Insights
4th May 2026
Announcement for Investors and Employees: The UAE Issues New Facilitation Measures for the Transfer of Ownership of Private Company Shares
The Honorable Abdullah bin Touq Al Marri, Minister of Economy and Tourism, has issued Ministerial Resolution No. (83) of 2026, marking a significant shift in the regulatory philosophy governing private joint-stock companies. The resolution aims to move beyond traditional time-based restrictions on share transfers and to introduce greater capital flexibility aligned with the requirements of modern financial markets.
From Restriction to Incentive: The New Regulatory Approach
Historically, lock-up periods on share transfers in private joint-stock companies served to protect companies from early-stage volatility and to ensure stability in shareholder structure. The new resolution redefines this approach by transitioning from a rigid temporal restriction model to a “transparency-for-flexibility” framework. Under this framework, the lock-up period may be reduced depending on the company’s compliance with governance and disclosure standards.
Three Mechanisms for Reducing the Lock-Up Period
The resolution establishes three primary pathways through which the lock-up period may be shortened, thereby incentivizing improved management efficiency and regulatory compliance:
1. Financial Transparency Pathway:
The lock-up period may be reduced to seven (7) months where the company commits to publishing reviewed quarterly financial statements. This measure advances gradual alignment with disclosure standards applicable to publicly listed companies.
2. Talent Attraction Pathway:
The lock-up period may be reduced to six (6) months for employee incentive shares, reflecting a policy orientation supportive of startups and technology-driven enterprises by enabling employees to hold and liquidate equity-based compensation instruments.
3. Professional Investment Pathway:
Professional investors may be granted exit flexibility after six (6) months when utilizing multiple share classes, thereby enhancing the UAE’s attractiveness to venture capital funds and other sophisticated investment vehicles.
Developments in Transaction Structuring (Drag-Along and Tag-Along Rights)

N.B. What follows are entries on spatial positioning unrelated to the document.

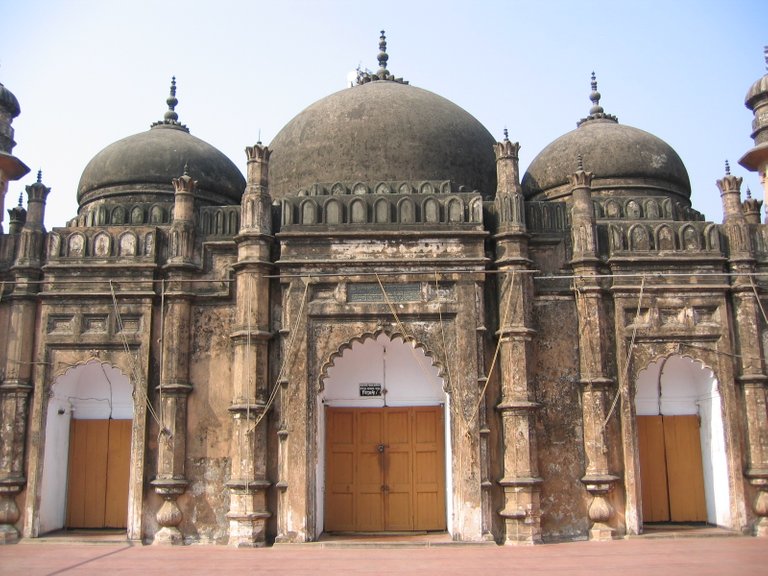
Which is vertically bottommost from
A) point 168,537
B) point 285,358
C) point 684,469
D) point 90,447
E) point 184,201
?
point 168,537

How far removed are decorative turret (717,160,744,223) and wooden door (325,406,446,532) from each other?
18.4 ft

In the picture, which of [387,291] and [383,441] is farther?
[383,441]

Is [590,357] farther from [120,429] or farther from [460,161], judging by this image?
[120,429]

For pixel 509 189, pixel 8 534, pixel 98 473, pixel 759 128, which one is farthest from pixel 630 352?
pixel 8 534

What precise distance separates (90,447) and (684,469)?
9.64 metres

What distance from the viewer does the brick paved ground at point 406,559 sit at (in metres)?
9.16

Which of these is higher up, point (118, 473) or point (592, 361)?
point (592, 361)

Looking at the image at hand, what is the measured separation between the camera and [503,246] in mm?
12125

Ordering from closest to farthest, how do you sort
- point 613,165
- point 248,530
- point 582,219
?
point 248,530 < point 582,219 < point 613,165

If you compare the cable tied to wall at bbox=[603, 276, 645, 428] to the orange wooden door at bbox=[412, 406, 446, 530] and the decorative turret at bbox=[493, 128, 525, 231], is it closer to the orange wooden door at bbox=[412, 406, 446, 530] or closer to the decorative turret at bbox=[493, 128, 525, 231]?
the decorative turret at bbox=[493, 128, 525, 231]

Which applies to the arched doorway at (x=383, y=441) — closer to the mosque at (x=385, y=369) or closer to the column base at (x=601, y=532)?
the mosque at (x=385, y=369)

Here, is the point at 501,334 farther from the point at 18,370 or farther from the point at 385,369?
the point at 18,370

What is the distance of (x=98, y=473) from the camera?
42.2 ft

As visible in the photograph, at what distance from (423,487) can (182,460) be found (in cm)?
373
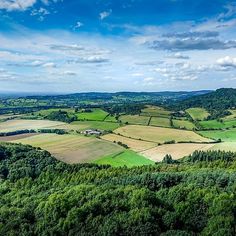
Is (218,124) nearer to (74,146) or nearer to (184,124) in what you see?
(184,124)

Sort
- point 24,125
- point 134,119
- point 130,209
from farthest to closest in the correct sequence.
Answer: point 134,119, point 24,125, point 130,209

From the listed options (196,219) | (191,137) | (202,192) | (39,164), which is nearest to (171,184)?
(202,192)

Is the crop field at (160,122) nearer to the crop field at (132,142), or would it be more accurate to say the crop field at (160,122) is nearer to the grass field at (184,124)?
the grass field at (184,124)

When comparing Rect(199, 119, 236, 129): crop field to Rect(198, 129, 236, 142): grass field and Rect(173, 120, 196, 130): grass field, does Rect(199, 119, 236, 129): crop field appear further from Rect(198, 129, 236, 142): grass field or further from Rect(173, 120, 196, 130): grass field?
Rect(198, 129, 236, 142): grass field

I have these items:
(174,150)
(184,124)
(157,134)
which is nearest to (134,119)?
(184,124)

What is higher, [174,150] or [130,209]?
[130,209]

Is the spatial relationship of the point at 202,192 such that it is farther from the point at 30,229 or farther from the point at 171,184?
the point at 30,229
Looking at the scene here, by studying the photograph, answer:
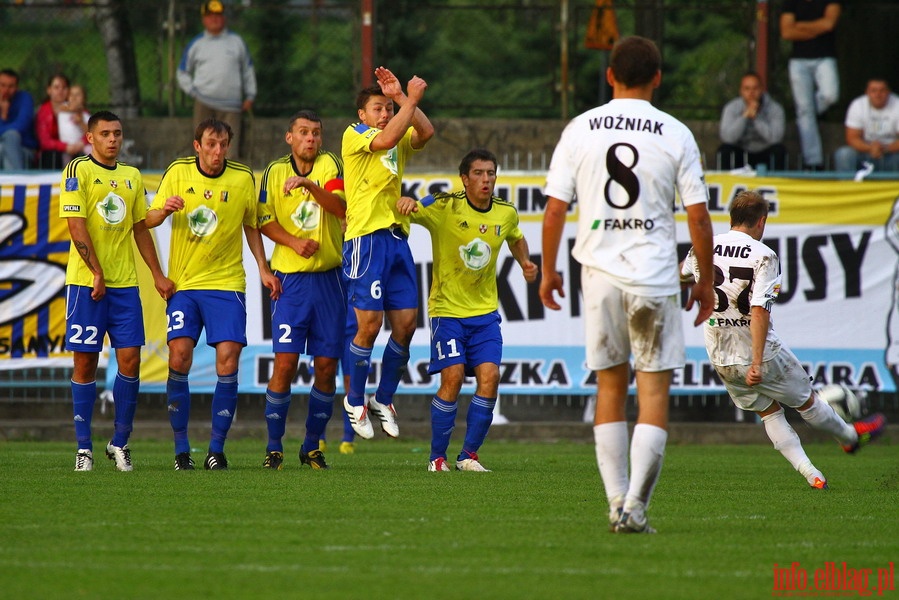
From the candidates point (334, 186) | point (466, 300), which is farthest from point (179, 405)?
point (466, 300)

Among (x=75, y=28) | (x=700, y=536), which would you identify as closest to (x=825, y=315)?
(x=700, y=536)

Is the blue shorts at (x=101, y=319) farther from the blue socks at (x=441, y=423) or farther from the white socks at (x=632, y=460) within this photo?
the white socks at (x=632, y=460)

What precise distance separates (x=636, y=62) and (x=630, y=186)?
61cm

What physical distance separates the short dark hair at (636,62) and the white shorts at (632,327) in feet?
3.11

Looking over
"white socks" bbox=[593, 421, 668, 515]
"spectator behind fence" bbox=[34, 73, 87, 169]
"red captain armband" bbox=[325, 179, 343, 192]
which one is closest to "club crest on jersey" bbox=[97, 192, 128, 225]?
"red captain armband" bbox=[325, 179, 343, 192]

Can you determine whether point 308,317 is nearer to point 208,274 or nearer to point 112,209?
point 208,274

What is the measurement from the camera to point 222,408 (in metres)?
10.2

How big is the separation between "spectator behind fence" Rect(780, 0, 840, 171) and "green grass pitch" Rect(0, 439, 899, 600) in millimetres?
7189

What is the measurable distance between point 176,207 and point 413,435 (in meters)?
6.20

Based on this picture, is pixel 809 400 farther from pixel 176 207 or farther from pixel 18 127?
pixel 18 127

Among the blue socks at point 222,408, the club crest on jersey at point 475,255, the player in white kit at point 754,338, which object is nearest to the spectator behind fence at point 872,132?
the club crest on jersey at point 475,255

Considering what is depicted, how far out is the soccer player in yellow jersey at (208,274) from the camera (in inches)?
396

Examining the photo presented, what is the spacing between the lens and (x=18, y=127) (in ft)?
52.9

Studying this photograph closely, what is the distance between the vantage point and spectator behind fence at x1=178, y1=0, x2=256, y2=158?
1683 centimetres
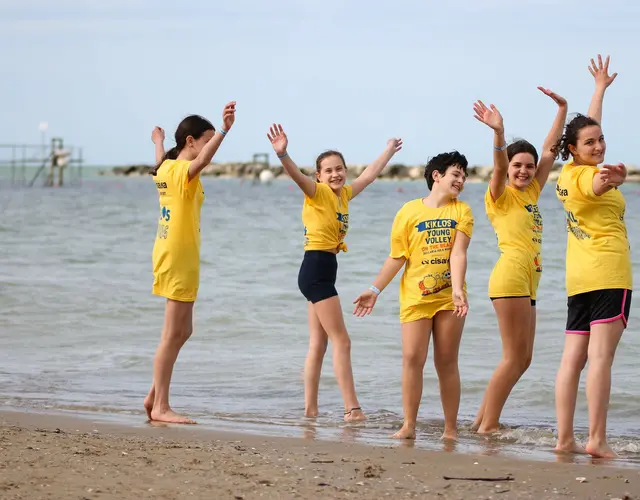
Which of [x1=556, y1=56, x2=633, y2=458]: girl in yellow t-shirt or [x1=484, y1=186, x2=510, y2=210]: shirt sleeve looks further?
[x1=484, y1=186, x2=510, y2=210]: shirt sleeve

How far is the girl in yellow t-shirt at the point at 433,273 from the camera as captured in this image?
5.94 meters

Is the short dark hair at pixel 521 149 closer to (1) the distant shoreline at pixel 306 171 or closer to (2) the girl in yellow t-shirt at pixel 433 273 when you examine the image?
(2) the girl in yellow t-shirt at pixel 433 273

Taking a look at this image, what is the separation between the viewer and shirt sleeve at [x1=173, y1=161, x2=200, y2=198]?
6277 millimetres

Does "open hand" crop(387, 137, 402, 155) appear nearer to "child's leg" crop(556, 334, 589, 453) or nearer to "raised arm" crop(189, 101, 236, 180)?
"raised arm" crop(189, 101, 236, 180)

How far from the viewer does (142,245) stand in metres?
22.8

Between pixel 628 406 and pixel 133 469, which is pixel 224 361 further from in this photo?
pixel 133 469

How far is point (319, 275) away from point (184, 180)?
3.65 ft

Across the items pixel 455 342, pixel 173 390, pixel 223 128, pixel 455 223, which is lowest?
pixel 173 390

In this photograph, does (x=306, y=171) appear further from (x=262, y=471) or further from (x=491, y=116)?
(x=262, y=471)

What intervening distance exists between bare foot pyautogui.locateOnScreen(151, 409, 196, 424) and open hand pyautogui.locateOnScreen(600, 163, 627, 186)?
2772 millimetres

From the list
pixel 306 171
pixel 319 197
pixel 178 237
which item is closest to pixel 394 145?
pixel 319 197

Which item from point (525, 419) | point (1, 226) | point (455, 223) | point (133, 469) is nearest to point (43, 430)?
point (133, 469)

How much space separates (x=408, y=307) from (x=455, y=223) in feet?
1.75

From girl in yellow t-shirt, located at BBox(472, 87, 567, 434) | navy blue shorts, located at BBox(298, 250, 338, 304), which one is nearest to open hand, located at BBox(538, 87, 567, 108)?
girl in yellow t-shirt, located at BBox(472, 87, 567, 434)
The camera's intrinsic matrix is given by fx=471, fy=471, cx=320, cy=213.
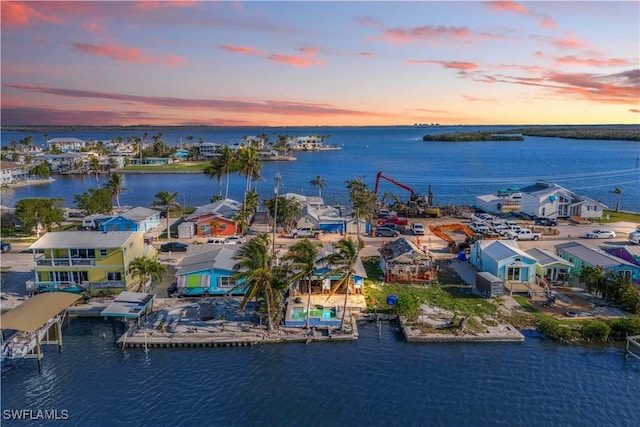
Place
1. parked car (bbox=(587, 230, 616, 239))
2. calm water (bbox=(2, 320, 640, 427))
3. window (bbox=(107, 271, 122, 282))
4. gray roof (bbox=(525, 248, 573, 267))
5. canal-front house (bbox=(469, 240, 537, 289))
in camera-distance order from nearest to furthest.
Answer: calm water (bbox=(2, 320, 640, 427))
window (bbox=(107, 271, 122, 282))
canal-front house (bbox=(469, 240, 537, 289))
gray roof (bbox=(525, 248, 573, 267))
parked car (bbox=(587, 230, 616, 239))

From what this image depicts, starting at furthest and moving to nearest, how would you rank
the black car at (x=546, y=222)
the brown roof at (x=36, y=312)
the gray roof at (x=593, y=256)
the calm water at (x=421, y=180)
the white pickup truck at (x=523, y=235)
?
the calm water at (x=421, y=180) → the black car at (x=546, y=222) → the white pickup truck at (x=523, y=235) → the gray roof at (x=593, y=256) → the brown roof at (x=36, y=312)

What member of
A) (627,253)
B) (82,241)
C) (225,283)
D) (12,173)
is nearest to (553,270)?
(627,253)

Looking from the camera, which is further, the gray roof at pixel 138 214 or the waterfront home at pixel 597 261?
the gray roof at pixel 138 214

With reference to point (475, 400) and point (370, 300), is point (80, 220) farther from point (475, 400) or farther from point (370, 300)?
point (475, 400)

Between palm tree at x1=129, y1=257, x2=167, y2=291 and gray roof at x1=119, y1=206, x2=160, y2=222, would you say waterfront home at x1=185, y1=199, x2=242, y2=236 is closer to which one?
gray roof at x1=119, y1=206, x2=160, y2=222

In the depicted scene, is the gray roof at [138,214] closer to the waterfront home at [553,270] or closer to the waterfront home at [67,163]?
the waterfront home at [553,270]

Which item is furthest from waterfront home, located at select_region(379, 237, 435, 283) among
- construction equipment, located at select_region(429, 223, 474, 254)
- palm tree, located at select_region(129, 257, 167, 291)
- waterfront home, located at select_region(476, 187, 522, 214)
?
waterfront home, located at select_region(476, 187, 522, 214)

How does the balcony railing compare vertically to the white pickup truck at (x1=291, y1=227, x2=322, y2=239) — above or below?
above

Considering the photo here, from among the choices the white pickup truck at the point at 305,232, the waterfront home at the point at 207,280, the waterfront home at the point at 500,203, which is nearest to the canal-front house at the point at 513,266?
the waterfront home at the point at 207,280
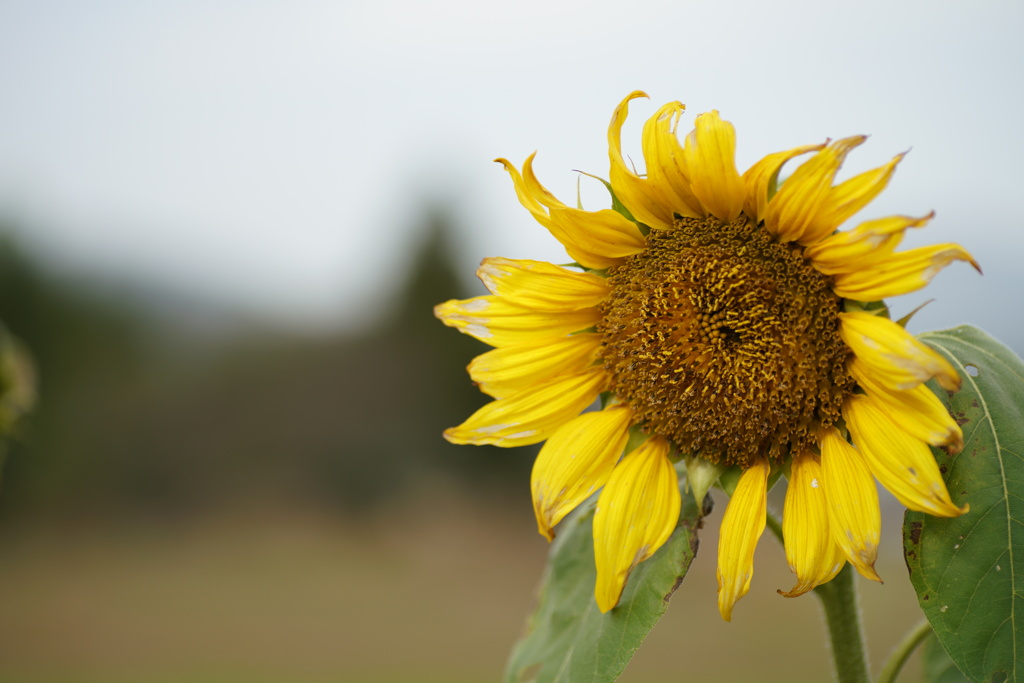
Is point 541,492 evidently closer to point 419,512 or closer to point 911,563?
point 911,563

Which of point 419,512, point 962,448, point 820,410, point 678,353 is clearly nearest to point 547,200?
point 678,353

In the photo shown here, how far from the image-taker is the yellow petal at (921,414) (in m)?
0.77

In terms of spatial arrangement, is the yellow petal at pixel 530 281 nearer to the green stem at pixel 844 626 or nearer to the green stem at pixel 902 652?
the green stem at pixel 844 626

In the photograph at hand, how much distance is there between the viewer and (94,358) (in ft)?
46.5

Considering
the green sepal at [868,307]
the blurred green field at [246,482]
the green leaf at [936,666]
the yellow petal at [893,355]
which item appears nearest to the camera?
the yellow petal at [893,355]

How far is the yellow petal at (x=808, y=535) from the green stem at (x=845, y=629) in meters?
0.16

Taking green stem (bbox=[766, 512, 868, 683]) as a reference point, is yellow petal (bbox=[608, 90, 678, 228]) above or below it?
above

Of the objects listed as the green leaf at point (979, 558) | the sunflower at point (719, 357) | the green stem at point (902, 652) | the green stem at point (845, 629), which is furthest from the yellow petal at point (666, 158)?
the green stem at point (902, 652)

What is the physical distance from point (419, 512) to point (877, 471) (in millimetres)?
14408

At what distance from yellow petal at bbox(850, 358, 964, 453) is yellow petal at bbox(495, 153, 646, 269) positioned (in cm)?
31

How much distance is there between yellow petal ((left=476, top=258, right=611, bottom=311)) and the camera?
100cm

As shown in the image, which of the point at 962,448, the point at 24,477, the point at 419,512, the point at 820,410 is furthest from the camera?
the point at 419,512

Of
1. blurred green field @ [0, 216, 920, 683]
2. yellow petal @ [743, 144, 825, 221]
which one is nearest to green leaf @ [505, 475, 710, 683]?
yellow petal @ [743, 144, 825, 221]

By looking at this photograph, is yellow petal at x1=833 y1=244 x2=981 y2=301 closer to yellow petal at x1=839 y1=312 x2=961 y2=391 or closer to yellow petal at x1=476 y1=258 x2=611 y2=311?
yellow petal at x1=839 y1=312 x2=961 y2=391
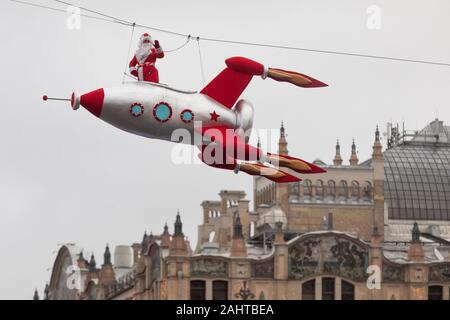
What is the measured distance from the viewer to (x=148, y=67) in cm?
3397

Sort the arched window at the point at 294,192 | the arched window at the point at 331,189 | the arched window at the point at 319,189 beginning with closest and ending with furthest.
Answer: the arched window at the point at 294,192
the arched window at the point at 331,189
the arched window at the point at 319,189

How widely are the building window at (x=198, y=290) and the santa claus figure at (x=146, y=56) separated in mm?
95092

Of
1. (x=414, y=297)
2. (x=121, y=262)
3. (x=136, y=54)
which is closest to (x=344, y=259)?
(x=414, y=297)

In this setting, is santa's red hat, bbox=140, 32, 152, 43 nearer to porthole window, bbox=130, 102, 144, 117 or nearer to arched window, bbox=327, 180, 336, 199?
porthole window, bbox=130, 102, 144, 117

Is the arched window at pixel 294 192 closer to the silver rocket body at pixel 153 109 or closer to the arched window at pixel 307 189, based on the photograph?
the arched window at pixel 307 189

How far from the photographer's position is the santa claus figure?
1336 inches

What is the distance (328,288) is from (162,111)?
98.2 meters

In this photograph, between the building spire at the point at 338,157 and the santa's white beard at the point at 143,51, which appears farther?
the building spire at the point at 338,157

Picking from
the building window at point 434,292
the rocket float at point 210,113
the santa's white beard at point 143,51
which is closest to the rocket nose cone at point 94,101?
the rocket float at point 210,113

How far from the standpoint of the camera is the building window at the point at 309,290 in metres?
130

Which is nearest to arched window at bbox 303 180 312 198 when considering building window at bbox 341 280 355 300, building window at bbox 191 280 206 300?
building window at bbox 341 280 355 300

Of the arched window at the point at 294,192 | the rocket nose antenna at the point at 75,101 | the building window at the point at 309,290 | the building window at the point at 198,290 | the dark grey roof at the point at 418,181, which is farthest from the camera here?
the dark grey roof at the point at 418,181

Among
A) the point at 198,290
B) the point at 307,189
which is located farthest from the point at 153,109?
the point at 307,189

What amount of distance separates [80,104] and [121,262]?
144 meters
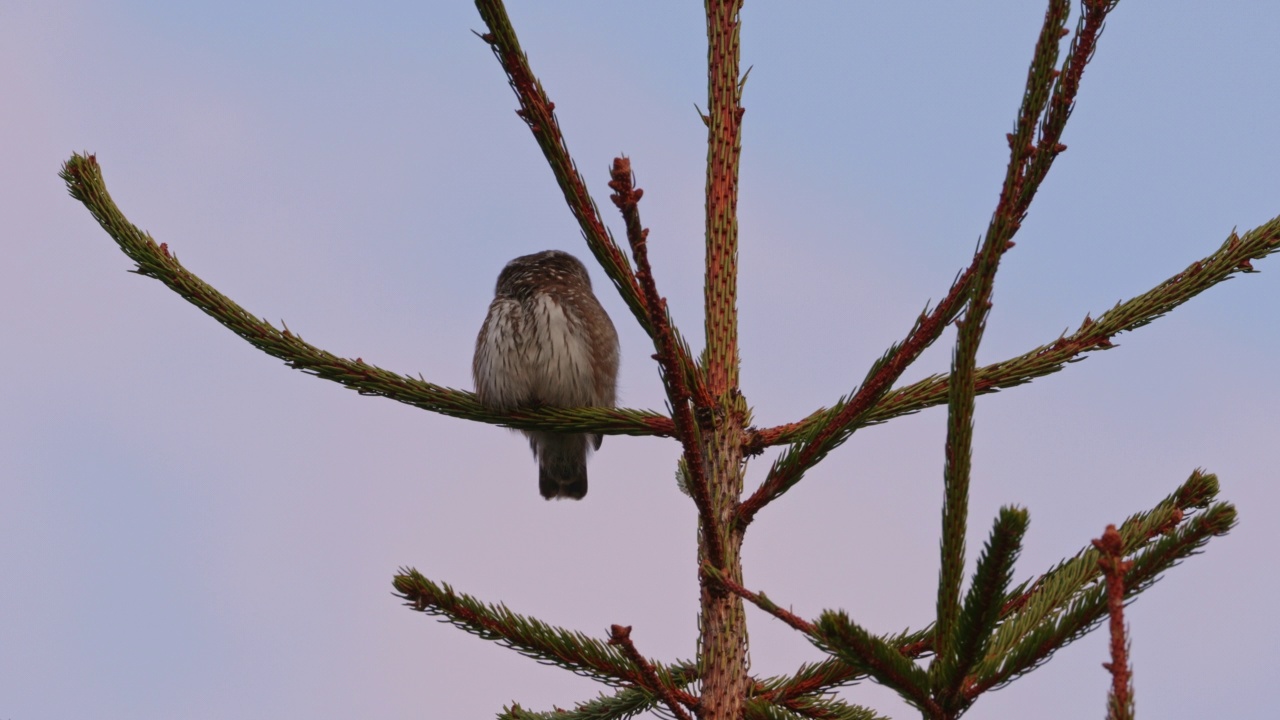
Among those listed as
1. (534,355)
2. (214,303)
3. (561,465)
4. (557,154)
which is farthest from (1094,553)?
(561,465)

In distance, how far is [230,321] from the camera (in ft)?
11.6

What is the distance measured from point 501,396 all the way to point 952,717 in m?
3.12

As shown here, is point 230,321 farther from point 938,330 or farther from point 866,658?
point 866,658

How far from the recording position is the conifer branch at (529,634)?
2.80m

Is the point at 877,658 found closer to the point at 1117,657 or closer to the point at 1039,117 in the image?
the point at 1117,657

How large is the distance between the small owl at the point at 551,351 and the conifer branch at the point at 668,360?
2.38m

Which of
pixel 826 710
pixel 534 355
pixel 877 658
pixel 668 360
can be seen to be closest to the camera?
pixel 877 658

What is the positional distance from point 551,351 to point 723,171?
253 centimetres

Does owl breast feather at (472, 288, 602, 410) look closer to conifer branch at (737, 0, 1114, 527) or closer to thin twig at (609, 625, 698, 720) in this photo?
thin twig at (609, 625, 698, 720)

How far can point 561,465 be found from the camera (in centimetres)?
625

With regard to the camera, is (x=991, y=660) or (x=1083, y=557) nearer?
(x=991, y=660)

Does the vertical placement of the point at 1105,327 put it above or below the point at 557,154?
above

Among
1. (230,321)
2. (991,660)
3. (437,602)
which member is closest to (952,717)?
(991,660)

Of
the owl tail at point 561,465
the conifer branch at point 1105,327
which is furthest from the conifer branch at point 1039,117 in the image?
the owl tail at point 561,465
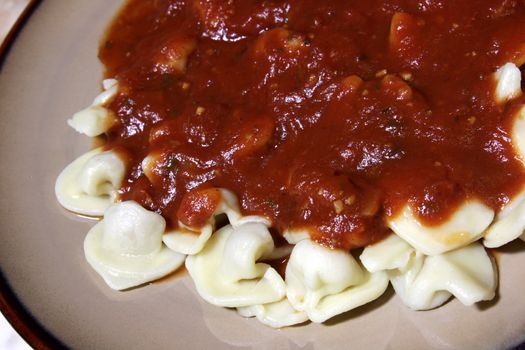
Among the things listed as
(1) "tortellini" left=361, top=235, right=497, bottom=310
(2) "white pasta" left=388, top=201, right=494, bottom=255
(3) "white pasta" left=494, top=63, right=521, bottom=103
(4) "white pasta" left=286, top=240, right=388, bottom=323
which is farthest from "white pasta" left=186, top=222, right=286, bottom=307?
(3) "white pasta" left=494, top=63, right=521, bottom=103

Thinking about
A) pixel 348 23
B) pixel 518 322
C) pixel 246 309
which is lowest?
pixel 246 309

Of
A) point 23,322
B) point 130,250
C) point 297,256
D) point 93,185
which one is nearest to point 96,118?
point 93,185

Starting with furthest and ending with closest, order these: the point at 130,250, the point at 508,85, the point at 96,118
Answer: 1. the point at 96,118
2. the point at 130,250
3. the point at 508,85

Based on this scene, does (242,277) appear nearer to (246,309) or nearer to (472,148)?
(246,309)

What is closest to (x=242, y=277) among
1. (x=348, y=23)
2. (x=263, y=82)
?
(x=263, y=82)

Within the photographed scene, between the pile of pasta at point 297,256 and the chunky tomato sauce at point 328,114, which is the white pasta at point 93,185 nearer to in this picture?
the pile of pasta at point 297,256

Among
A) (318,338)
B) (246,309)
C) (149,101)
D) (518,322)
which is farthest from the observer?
(149,101)

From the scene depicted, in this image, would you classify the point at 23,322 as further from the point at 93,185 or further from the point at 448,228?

The resolution expressly recognizes internationally accepted contractual mechanisms, particularly Drag-Along Rights and Tag-Along Rights, as exceptions to share transfer restrictions. This recognition facilitates smoother exit transactions and the sale of companies to strategic investors, while improving clarity and enforceability of exit strategies.
Governance and Regulatory Compliance Requirements
The resolution requires companies to notify the Ministry of Economy and relevant authorities within ten (10) business days of completing any share transfer transaction. This requirement is intended to ensure the timely updating of commercial registers, enhance transparency, and prevent unregulated secondary trading outside the legal framework, thereby safeguarding the rights of shareholders and stakeholders.
Expected Economic Impact
The repeal of Ministerial Resolution No. (50) of 2025 and its replacement with this new resolution is expected to enhance liquidity within private companies. Anticipated outcomes include:
- Increased merger and acquisition activity;
- Encouragement of family-owned businesses to convert into private joint-stock companies with greater ease of introducing strategic partners; and
- Strengthening the UAE’s competitiveness as a flexible and investment-friendly legal jurisdiction.
Ministerial Resolution No. (83) of 2026 reflects the UAE’s continued efforts to modernize its corporate regulatory framework in line with the “We the UAE 2031” vision. It seeks to strike a balanced approach between preserving corporate stability and enabling shareholder liquidity, thereby reinforcing the country’s position as a leading business and investment hub in the region.